Start of Block

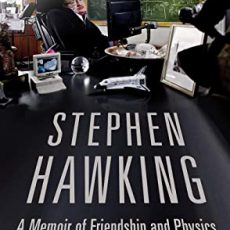Book Review   Stephen Hawking: A Memoir of Friendship and Physics
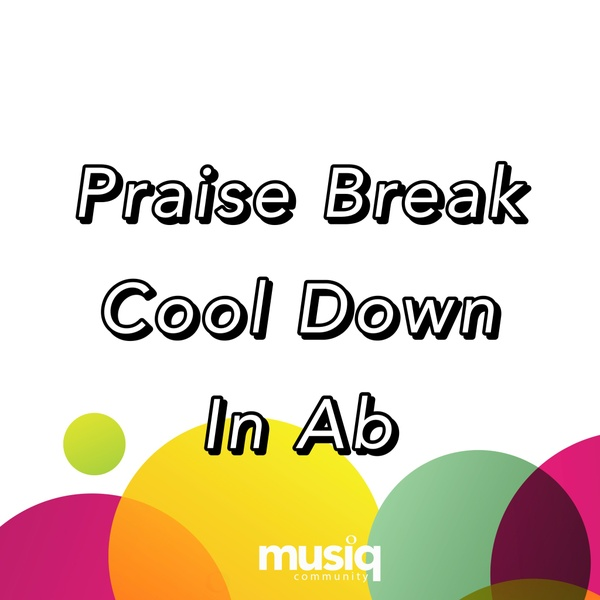 Praise Break Cool Down in Ab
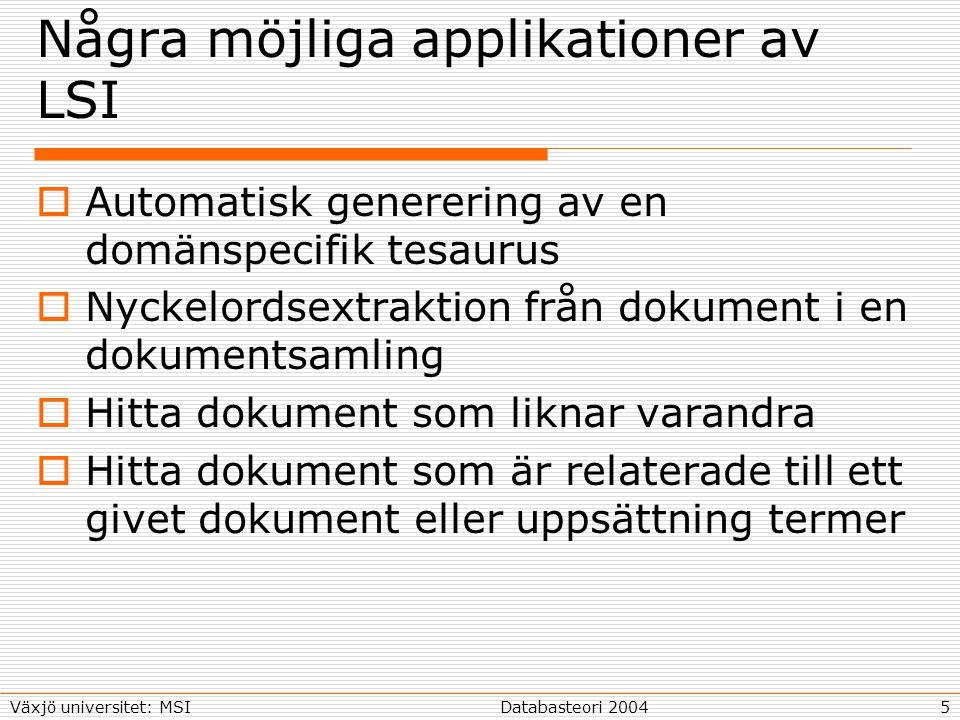 5Databasteori 2004Växjö universitet: MSI Några möjliga applikationer av LSI  Automatisk generering av en domänspecifik tesaurus  Nyckelordsextraktion från dokument i en dokumentsamling  Hitta dokument som liknar varandra  Hitta dokument som är relaterade till ett givet dokument eller uppsättning termer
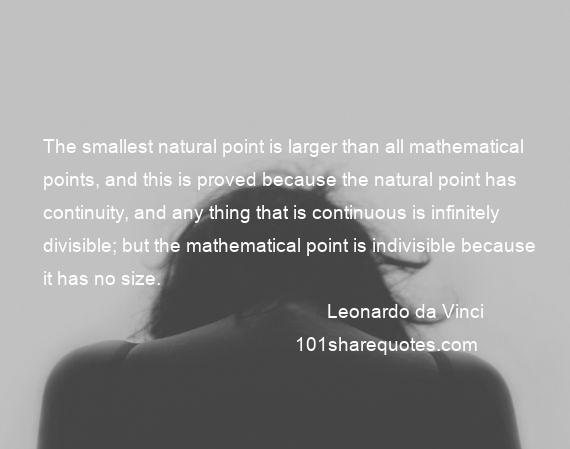 Leonardo da Vinci - The smallest natural point is larger than all mathematical points, and this is proved because the natural point has continuity, and any thing that is continuous is infinitely divisible; but the mathematical point is indivisible because it has no size.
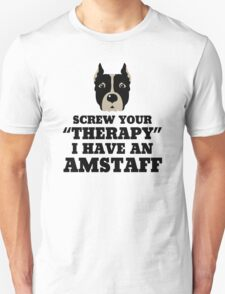 Screw Your Therapy I Have An Amstaff T-Shirt
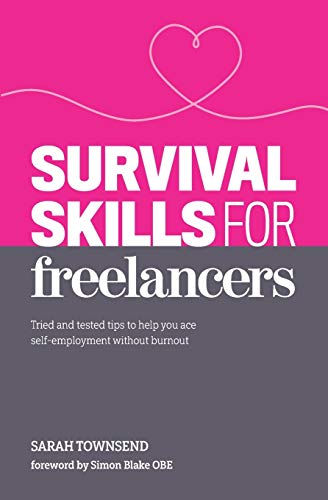 Survival Skills for Freelancers: Tried and Tested Tips to Help You Ace Self-Employment Without Burnout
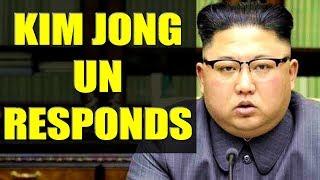 Kim Jong-Un Responds BOLDLY To President Donald Trump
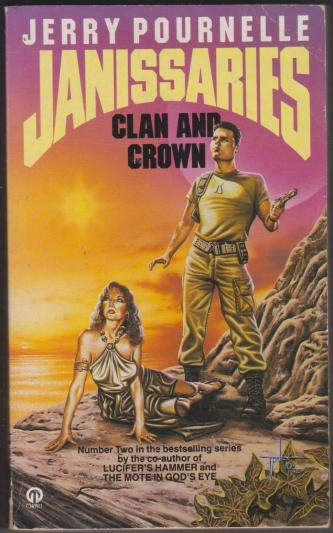 Janissaries: Clan and Crown, by Jerry Pournelle and Roland Green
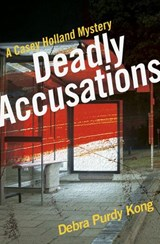 Deadly Accusations (Casey Holland Mysteries, #2) | Debra Purdy Kong |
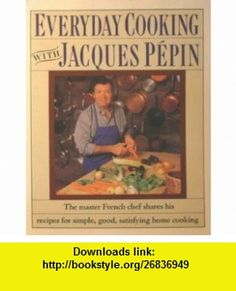 Everyday Cooking with Jacques Pepin Jacque Pepin, Eating Alone, Books To Buy, Ebooks, Cooking Recipes, Pdf, Celebrity, Favorite Recipes, Tutorials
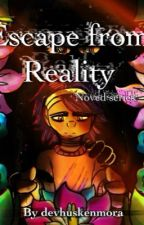 Escape from reality by fallingheart123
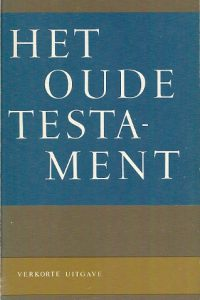Het oude testament verkorte uitgave Verg Petrus Canisius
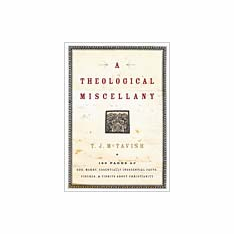 A Theological Miscellany-T.J. McTavish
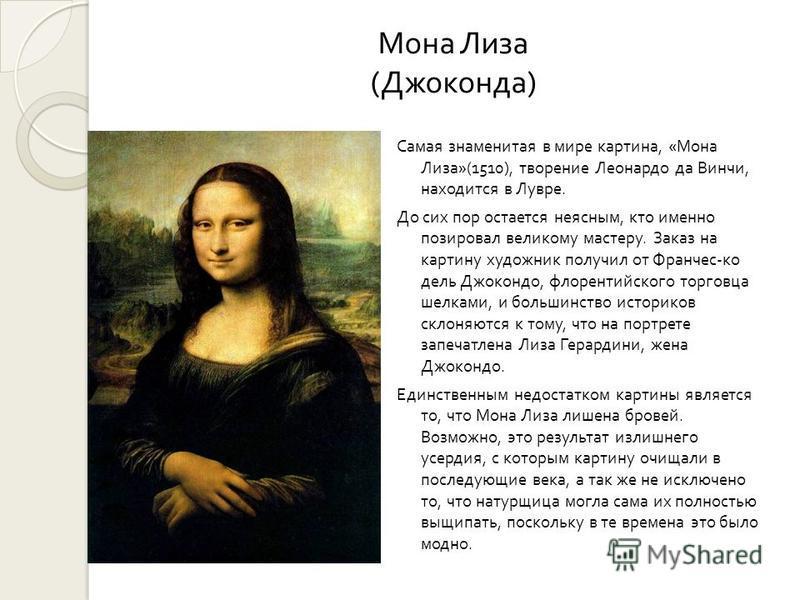 Мона Лиза ( Джоконда ) Самая знаменитая в мире картина, « Мона Лиза »(1510), творение Леонардо да Винчи, находится в Лувре. До сих пор остается неясным, кто именно позировал великому мастеру. Заказ на картину художник получил от Франчес ко дель Джоко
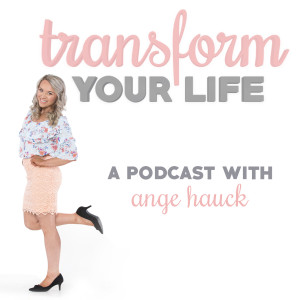 Transform Your Life Podcast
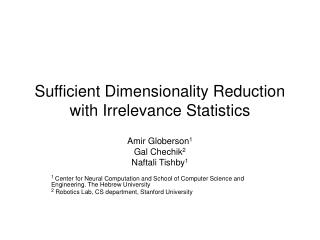 Sufficient Dimensionality Reduction with Irrelevance Statistics
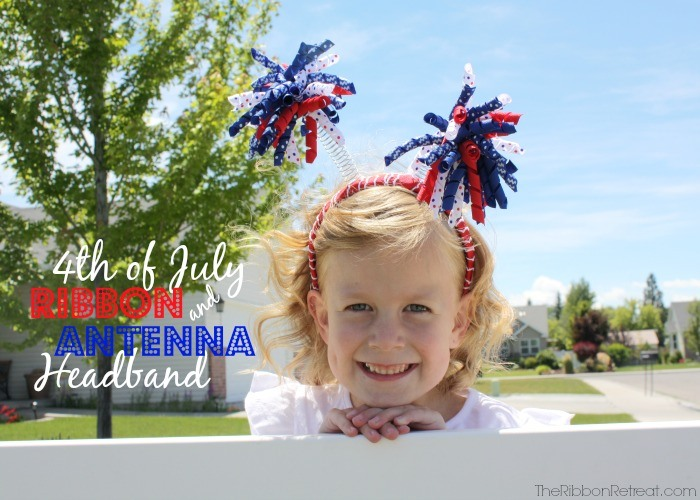 4th of July Ribbon and Antenna Headband - The Ribbon Retreat Blog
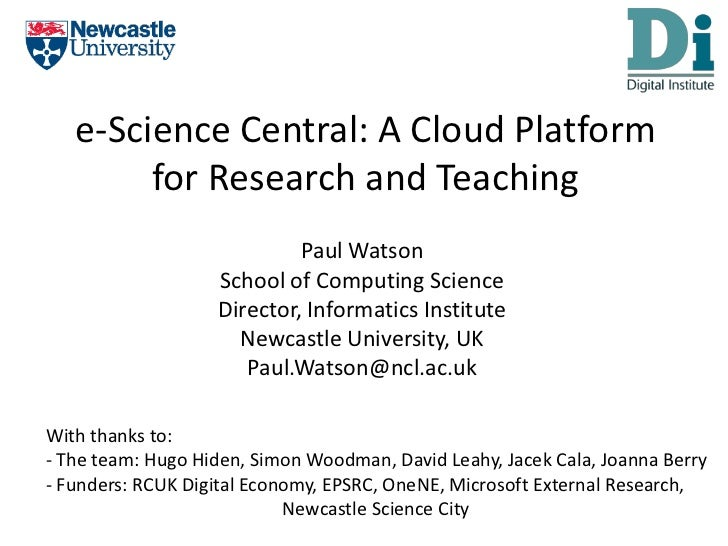 e-Science Central: A Cloud Platform for Research and Teaching<br />Paul Watson<br />School of Computing Science<br />Direc...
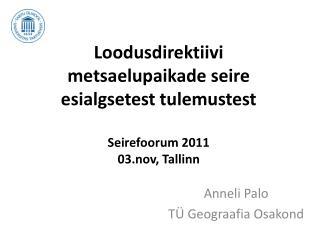 Loodusdirektiivi metsaelupaikade seire esialgsetest tulemustest Seirefoorum 2011 03.nov, Tallinn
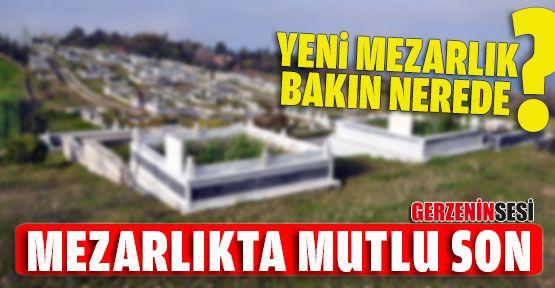 Gerze'nin Mezarlık Sorunu Çözüldü
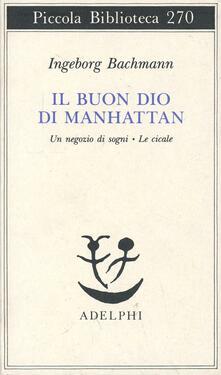 Il buon Dio di Manhattan-Un negozio di sogni-Le cicale - Ingeborg Bachmann - copertina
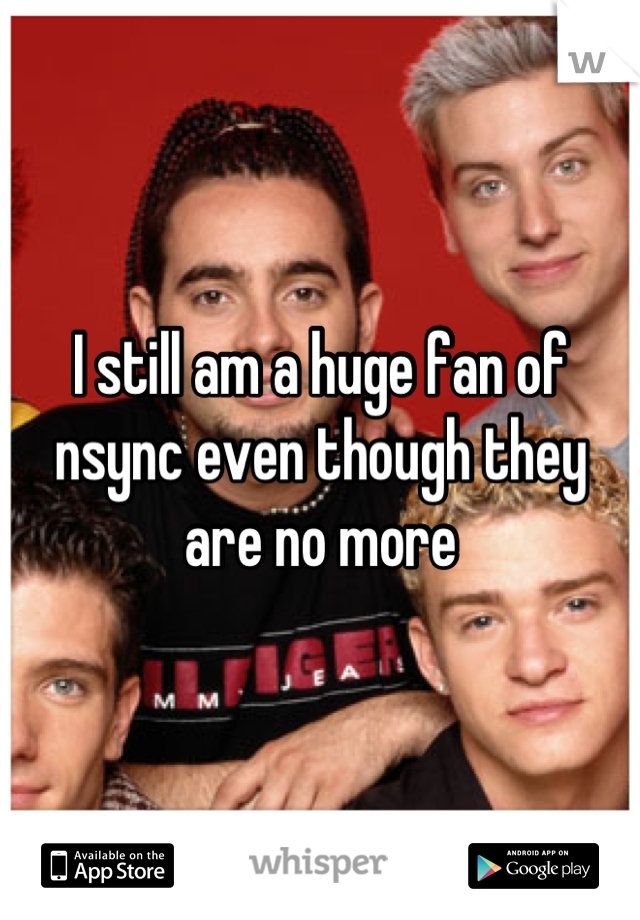 I still am a huge fan of nsync even though they are no more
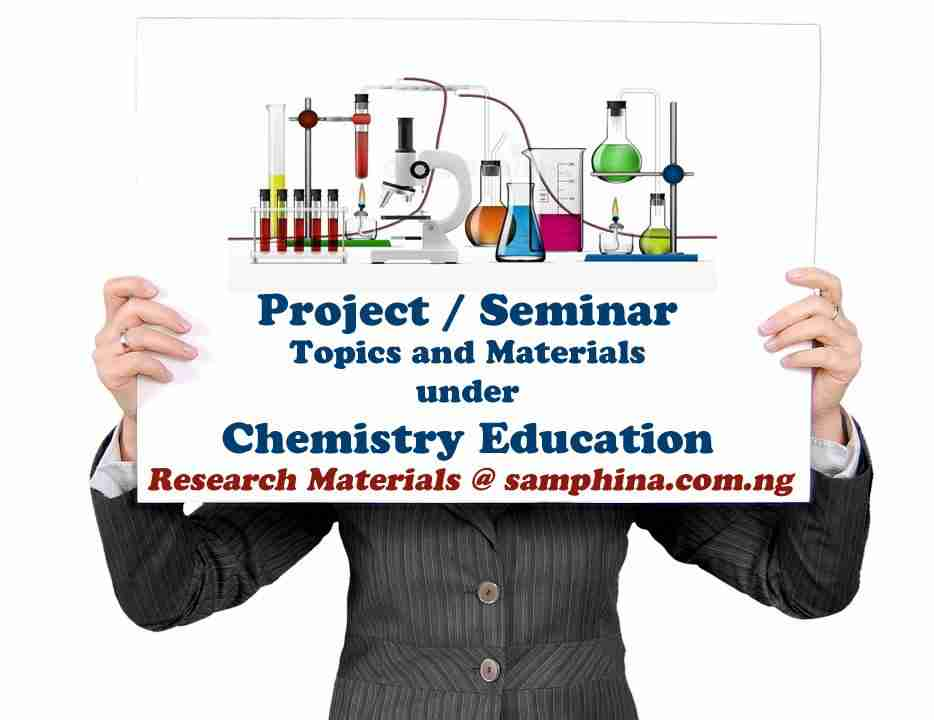 Project and Seminar Topics with Materials for Chemistry Education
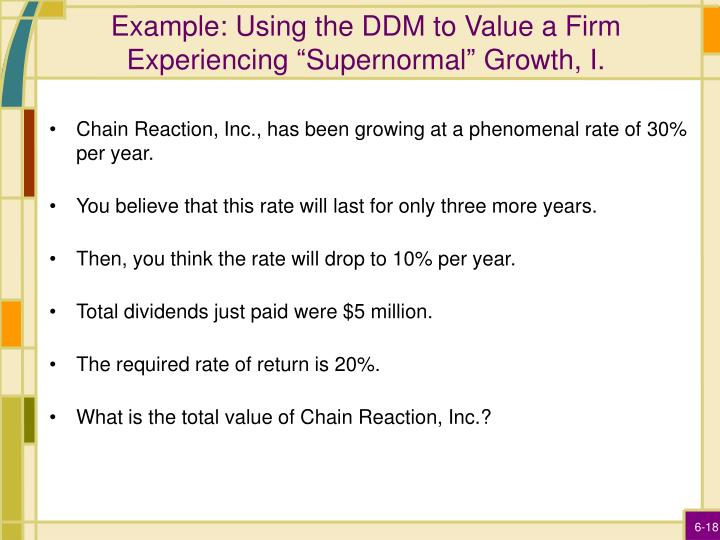 """Example: Using the DDM to Value a Firm Experiencing """"Supernormal"""" Growth, I."""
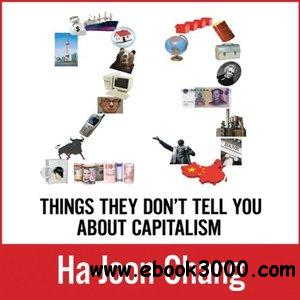 23 Things They Don't Tell You About Capitalism (Audiobook) free download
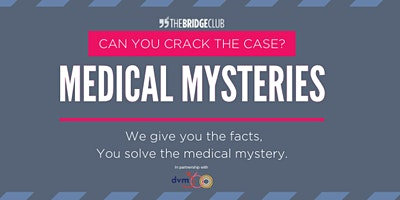 Medical Mysteries: Can you crack the case?
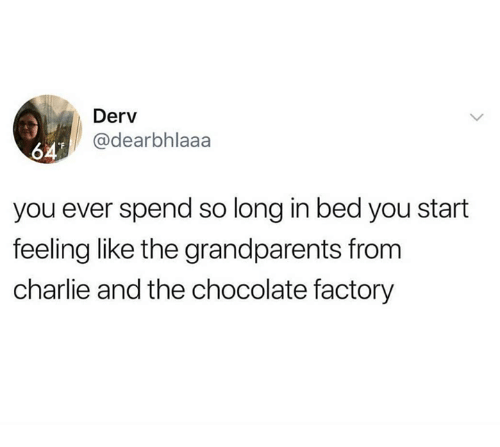 Charlie, Chocolate, and Charlie and the Chocolate Factory: Derv  @dearbhlaaa  64  you ever spend so long in bed you start  feeling like the grandparents from  charlie and the chocolate factory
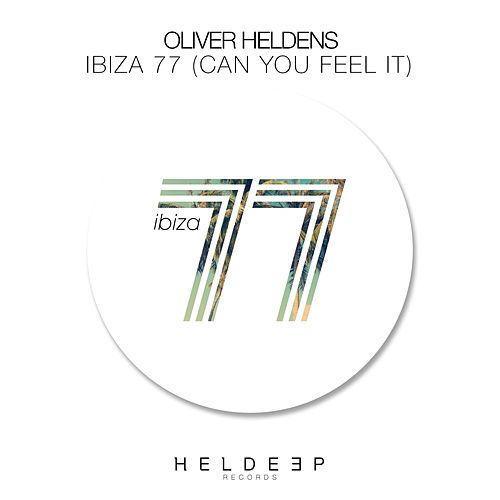 Ibiza 77 (Can You Feel It) de Oliver Heldens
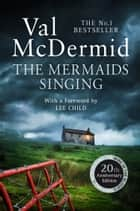 The Mermaids Singing (Tony Hill and Carol Jordan, Book 1) ebook by Val McDermid, Lee Child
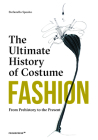 Fashion: The Ultimate History of Costume: From Prehistory to the Present Day Cover Image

End of Block

Task brief: Quote the records above exactly, leaving out any pictures.

Finished task:
Book Review   Stephen Hawking: A Memoir of Friendship and Physics
 Praise Break Cool Down in Ab
 5Databasteori 2004Växjö universitet: MSI Några möjliga applikationer av LSI  Automatisk generering av en domänspecifik tesaurus  Nyckelordsextraktion från dokument i en dokumentsamling  Hitta dokument som liknar varandra  Hitta dokument som är relaterade till ett givet dokument eller uppsättning termer
 Leonardo da Vinci - The smallest natural point is larger than all mathematical points, and this is proved because the natural point has continuity, and any thing that is continuous is infinitely divisible; but the mathematical point is indivisible because it has no size.
 Screw Your Therapy I Have An Amstaff T-Shirt
 Survival Skills for Freelancers: Tried and Tested Tips to Help You Ace Self-Employment Without Burnout
 Kim Jong-Un Responds BOLDLY To President Donald Trump
 Janissaries: Clan and Crown, by Jerry Pournelle and Roland Green
 Deadly Accusations (Casey Holland Mysteries, #2) | Debra Purdy Kong |
 Everyday Cooking with Jacques Pepin Jacque Pepin, Eating Alone, Books To Buy, Ebooks, Cooking Recipes, Pdf, Celebrity, Favorite Recipes, Tutorials
 Escape from reality by fallingheart123
Het oude testament verkorte uitgave Verg Petrus Canisius
 A Theological Miscellany-T.J. McTavish
 Мона Лиза ( Джоконда ) Самая знаменитая в мире картина, « Мона Лиза »(1510), творение Леонардо да Винчи, находится в Лувре. До сих пор остается неясным, кто именно позировал великому мастеру. Заказ на картину художник получил от Франчес ко дель Джоко
 Transform Your Life Podcast
 Sufficient Dimensionality Reduction with Irrelevance Statistics
 4th of July Ribbon and Antenna Headband - The Ribbon Retreat Blog
 e-Science Central: A Cloud Platform for Research and Teaching<br />Paul Watson<br />School of Computing Science<br />Direc...
 Loodusdirektiivi metsaelupaikade seire esialgsetest tulemustest Seirefoorum 2011 03.nov, Tallinn
 Gerze'nin Mezarlık Sorunu Çözüldü
 Il buon Dio di Manhattan-Un negozio di sogni-Le cicale - Ingeborg Bachmann - copertina
 I still am a huge fan of nsync even though they are no more
 Project and Seminar Topics with Materials for Chemistry Education
 """Example: Using the DDM to Value a Firm Experiencing """"Supernormal"""" Growth, I."""
 23 Things They Don't Tell You About Capitalism (Audiobook) free download
 Medical Mysteries: Can you crack the case?
 Charlie, Chocolate, and Charlie and the Chocolate Factory: Derv  @dearbhlaaa  64  you ever spend so long in bed you start  feeling like the grandparents from  charlie and the chocolate factory
 Ibiza 77 (Can You Feel It) de Oliver Heldens
 The Mermaids Singing (Tony Hill and Carol Jordan, Book 1) ebook by Val McDermid, Lee Child
 Fashion: The Ultimate History of Costume: From Prehistory to the Present Day Cover Image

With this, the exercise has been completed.